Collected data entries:
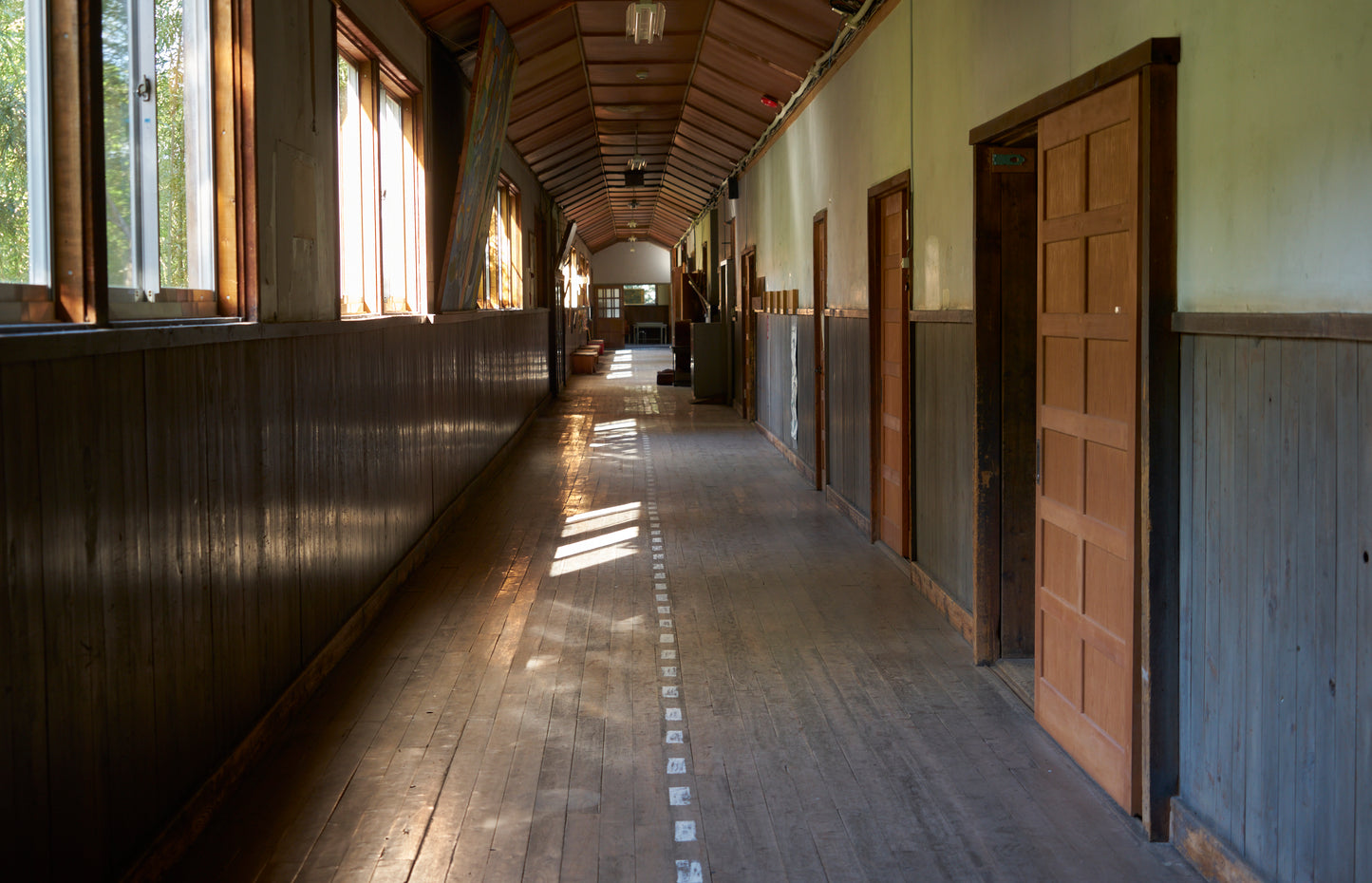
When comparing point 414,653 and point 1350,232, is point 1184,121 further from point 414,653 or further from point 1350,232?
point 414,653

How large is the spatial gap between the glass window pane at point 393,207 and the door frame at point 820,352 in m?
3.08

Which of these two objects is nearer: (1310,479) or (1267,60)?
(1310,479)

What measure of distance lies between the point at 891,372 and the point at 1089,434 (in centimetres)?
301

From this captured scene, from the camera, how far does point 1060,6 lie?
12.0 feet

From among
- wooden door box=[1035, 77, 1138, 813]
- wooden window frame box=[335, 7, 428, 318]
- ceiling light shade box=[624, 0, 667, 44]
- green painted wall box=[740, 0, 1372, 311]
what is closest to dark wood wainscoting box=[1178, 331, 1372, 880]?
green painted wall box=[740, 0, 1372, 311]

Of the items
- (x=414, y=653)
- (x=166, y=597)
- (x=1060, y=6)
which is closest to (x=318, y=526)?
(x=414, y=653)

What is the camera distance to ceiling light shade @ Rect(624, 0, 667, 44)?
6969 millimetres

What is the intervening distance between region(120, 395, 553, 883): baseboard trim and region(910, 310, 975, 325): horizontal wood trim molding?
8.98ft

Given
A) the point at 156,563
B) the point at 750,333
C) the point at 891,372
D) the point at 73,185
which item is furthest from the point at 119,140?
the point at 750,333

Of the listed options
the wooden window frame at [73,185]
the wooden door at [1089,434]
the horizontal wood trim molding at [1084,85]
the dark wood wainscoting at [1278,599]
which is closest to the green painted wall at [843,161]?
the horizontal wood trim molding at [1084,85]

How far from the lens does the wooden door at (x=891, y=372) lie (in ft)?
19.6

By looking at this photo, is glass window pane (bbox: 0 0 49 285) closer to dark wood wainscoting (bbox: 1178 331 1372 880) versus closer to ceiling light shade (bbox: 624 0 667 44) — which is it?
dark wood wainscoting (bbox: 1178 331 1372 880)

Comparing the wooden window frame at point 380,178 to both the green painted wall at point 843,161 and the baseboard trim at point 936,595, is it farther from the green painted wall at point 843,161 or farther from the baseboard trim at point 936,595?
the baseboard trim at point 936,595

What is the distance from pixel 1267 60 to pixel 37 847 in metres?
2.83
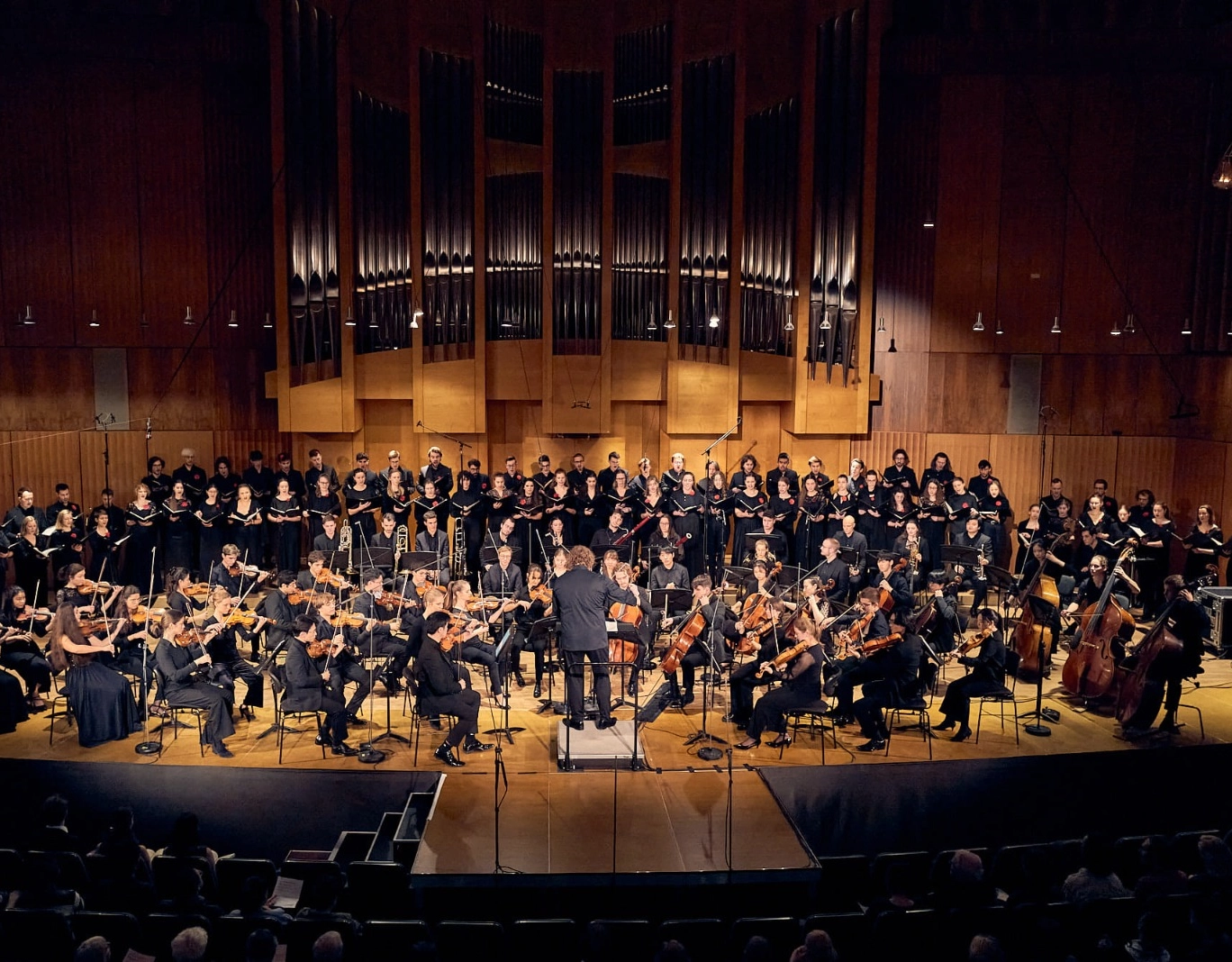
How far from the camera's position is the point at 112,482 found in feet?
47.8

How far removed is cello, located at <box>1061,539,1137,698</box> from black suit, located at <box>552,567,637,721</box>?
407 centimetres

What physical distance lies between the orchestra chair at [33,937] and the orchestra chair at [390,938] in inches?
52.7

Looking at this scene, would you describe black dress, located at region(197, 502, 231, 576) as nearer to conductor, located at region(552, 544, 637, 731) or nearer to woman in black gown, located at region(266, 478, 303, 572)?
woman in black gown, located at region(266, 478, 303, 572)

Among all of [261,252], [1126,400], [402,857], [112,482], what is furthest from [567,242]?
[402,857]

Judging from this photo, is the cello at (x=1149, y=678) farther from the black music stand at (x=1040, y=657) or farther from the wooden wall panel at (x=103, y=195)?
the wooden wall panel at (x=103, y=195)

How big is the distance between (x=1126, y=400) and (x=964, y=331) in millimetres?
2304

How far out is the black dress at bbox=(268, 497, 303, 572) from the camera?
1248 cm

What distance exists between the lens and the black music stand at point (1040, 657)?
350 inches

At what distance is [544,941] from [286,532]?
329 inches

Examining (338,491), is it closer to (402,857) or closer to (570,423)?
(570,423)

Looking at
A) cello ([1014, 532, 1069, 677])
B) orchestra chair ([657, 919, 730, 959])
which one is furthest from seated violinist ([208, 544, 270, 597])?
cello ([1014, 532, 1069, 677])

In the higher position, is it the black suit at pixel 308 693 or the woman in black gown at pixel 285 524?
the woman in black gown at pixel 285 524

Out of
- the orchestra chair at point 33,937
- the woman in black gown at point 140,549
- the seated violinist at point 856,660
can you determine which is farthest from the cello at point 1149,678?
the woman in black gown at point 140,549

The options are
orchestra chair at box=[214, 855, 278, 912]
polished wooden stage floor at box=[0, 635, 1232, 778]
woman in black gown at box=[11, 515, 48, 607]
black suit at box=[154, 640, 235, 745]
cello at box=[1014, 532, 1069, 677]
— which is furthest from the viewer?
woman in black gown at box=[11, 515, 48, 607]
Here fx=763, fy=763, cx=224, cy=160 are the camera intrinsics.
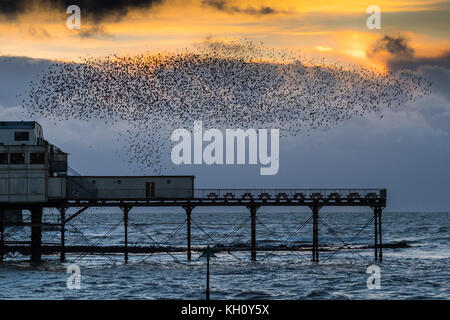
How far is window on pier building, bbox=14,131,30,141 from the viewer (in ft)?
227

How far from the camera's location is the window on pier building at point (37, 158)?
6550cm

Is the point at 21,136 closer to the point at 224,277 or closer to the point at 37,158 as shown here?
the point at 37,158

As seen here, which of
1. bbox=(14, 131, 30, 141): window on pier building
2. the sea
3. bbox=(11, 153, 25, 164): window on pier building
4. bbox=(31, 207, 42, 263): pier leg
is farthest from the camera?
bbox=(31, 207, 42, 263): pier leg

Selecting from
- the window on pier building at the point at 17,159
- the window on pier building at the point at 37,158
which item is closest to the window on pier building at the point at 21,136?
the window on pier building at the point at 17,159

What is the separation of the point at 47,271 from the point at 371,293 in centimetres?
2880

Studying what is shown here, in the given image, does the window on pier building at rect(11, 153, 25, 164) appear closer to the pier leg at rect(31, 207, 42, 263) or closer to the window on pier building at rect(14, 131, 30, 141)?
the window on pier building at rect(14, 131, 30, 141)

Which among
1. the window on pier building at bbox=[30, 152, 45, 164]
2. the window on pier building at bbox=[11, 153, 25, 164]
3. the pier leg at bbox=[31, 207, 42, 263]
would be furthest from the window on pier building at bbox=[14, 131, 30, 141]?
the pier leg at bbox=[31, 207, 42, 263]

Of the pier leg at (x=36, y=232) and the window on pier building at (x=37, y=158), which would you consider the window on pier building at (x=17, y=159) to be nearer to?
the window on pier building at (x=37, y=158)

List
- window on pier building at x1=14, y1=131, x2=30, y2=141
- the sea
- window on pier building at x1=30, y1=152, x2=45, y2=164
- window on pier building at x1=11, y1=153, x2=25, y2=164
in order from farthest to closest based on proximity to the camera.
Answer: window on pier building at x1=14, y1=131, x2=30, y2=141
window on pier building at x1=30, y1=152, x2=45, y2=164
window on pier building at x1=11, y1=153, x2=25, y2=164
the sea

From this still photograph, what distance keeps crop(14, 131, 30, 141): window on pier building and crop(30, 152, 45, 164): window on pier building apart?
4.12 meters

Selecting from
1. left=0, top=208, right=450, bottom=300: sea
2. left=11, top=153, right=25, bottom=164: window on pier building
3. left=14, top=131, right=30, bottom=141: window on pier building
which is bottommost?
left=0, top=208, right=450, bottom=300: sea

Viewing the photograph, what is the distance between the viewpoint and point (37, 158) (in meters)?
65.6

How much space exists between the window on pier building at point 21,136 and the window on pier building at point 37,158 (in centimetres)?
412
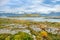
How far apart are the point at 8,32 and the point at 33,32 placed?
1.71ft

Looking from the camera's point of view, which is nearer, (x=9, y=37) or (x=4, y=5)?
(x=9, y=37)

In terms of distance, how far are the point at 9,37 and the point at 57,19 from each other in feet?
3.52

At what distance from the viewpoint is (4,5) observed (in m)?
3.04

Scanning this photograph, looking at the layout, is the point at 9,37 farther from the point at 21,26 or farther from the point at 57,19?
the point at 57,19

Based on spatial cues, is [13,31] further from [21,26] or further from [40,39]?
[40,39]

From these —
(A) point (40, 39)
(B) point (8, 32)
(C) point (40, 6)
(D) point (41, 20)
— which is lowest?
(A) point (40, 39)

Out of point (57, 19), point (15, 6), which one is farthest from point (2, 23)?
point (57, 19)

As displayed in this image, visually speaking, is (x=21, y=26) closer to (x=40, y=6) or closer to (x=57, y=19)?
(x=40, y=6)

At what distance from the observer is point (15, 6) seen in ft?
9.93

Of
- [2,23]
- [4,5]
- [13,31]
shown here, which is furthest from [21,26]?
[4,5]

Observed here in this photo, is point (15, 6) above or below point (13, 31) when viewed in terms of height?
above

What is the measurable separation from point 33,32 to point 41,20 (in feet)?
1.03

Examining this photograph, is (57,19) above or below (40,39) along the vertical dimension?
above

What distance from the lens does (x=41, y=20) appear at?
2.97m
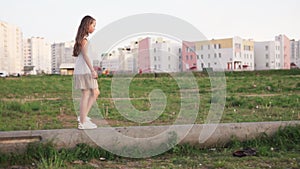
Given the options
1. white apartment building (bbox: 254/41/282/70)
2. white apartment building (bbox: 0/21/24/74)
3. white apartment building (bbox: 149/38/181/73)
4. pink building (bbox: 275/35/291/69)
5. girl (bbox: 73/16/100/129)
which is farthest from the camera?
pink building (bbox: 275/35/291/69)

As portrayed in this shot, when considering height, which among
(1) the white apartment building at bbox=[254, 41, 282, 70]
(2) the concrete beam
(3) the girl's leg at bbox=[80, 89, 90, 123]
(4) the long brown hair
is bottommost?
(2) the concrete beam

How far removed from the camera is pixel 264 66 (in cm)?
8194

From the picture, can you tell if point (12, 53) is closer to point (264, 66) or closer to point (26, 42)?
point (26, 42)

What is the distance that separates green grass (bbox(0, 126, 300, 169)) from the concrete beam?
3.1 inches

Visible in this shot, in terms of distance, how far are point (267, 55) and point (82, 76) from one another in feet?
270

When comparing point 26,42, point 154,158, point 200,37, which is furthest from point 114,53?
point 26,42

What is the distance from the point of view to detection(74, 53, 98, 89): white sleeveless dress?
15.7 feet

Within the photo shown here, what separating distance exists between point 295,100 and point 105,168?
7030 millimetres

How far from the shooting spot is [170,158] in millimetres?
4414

• **WORK REQUIRED**
Copy exactly the lines from the one containing "What is the measurable" through the final line of the records above, both included, and leave out any pictures.

• **ANSWER TO THIS TASK**
What is the measurable separation from point 33,32 to point 41,20 (in feet)?
1.03

Examining this photograph, is (57,19) above or below (40,39) along the vertical dimension?
above

What distance from the lens does (x=41, y=20) appear at?
2.97m
Given the options
1. white apartment building (bbox: 254/41/282/70)
2. white apartment building (bbox: 0/21/24/74)
3. white apartment building (bbox: 149/38/181/73)
4. pink building (bbox: 275/35/291/69)
5. girl (bbox: 73/16/100/129)
which is farthest from the camera?
pink building (bbox: 275/35/291/69)

As portrayed in this shot, when considering height, which among
(1) the white apartment building at bbox=[254, 41, 282, 70]
(2) the concrete beam
(3) the girl's leg at bbox=[80, 89, 90, 123]
(4) the long brown hair
is bottommost?
(2) the concrete beam

How far removed from the camera is pixel 264 66 (in cm)?
8194

From the picture, can you tell if point (12, 53) is closer to point (264, 66) or closer to point (26, 42)?
point (26, 42)

What is the distance that separates green grass (bbox(0, 126, 300, 169)) from the concrete beam?
3.1 inches

Visible in this shot, in terms of distance, how far are point (267, 55) and point (82, 76) from one another in feet?
270

When comparing point 26,42, point 154,158, point 200,37, which is furthest from point 114,53?
point 26,42

What is the distance from the point of view to detection(74, 53, 98, 89): white sleeveless dress?
15.7 feet

Within the photo shown here, what separating distance exists between point 295,100 and point 105,168?
7030 millimetres

How far from the shooting spot is [170,158] in millimetres?
4414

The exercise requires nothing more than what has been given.